Being a Catholic school kid in NYC was kind of like boot camp. You were drafted into a huge organization with centuries of tradition that required following lots of rules you didn’t understand, but all your friends were there. We were inside of the church more than we thought necessary, but one thing we knew as well as the Baltimore Catechism — it sure had atmosphere; life sized statues, huge stained glass windows, gigantic brass chandeliers, marble everywhere…it was Vegas without the slot machines. Best of all, up front where the first graders sat, a side chapel had a life sized wax figure of St. Datian, in Turkish dress, lying underneath the altar behind a glass panel. Not even Donald Trump had a costumed martyr on display! Every kid knew some story about seeing it move, especially if we snuck in after school to make patterns with the lit candles. “Go this way, you’ll make a cross! No, light that one, you’ll make a star!”

It offered mystery, color and pageantry while the laity tried to instill us with values. They used spectacle… processions with a parade of priests in embroidered vestments, the pastor holding the monstrance high and leading the chants in Latin. Little girls in white dresses walking ahead, dropping flowers in their path. The chanting and the aromatic tang of incense gave us our first contact high. It was hypnotic, but only temporarily…for some of us, anyway. Anna, a chubby dark haired killjoy, said it was wrong for flower girls to enjoy the attention, but everyone knew she was bucking for sainthood. When she got stuck in an elevator, she got on her knees and prayed instead of just pressing the alarm button. I asked her whom she invoked. “St. Joseph of Cupertino, silly. He’s the patron saint of flying,” she said. “Anna, it’s an elevator. It goes up and down. It doesn’t fly.” She gave me one of those sympathetic, ‘I’ll pray for you’ looks and walked away.

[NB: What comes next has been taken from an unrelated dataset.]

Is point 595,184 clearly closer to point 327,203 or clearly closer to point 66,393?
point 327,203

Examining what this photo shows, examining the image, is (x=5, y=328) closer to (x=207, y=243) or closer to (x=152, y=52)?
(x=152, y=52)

They tried persuasion, too. Especially during Vocation Week and Mission Sunday — prayers, sermons, lesson plans focused on vocations — it was like living in a PBS telethon, only less subtle. MHR, like many church schools, would let little kids dress like priests and nuns, which was fun for a day and gave non-Catholics the impression that Oz also had a seminary and a convent and was sending some munchkin priests and nuns to visit.

We didn’t know at the time that the church was fighting a rearguard action with popular culture. Now, MHR has been in so many movies and TV shows it should be offering Variety along with Catholic New York at the rear of the church. The carved wooden pulpit is gone, and so is the ornate marble altar rail. Instead of the Legion of Decency list, a vestibule sign advises ‘No Eating in Church’ — a notion so alien (What next? No Handball Playing?), I’m surprised Fr. Rosenkranz hasn’t emerged from the crypt beneath the church to administer a ghostly whack to the back of the head of these miscreants.

I shouldn’t be surprised, though. Now that more and more of our hometown is becoming a playground/theme park for ‘the New York Experience’ for newbies, tourists and rich visitors, all bets are off for behavior. A real New York Experience would be sitting in an un-air conditioned classroom in late May in a wool uniform trying not to move and hoping the bell would ring before Sister could discover you didn’t finish your homework.

But don’t get me started about that.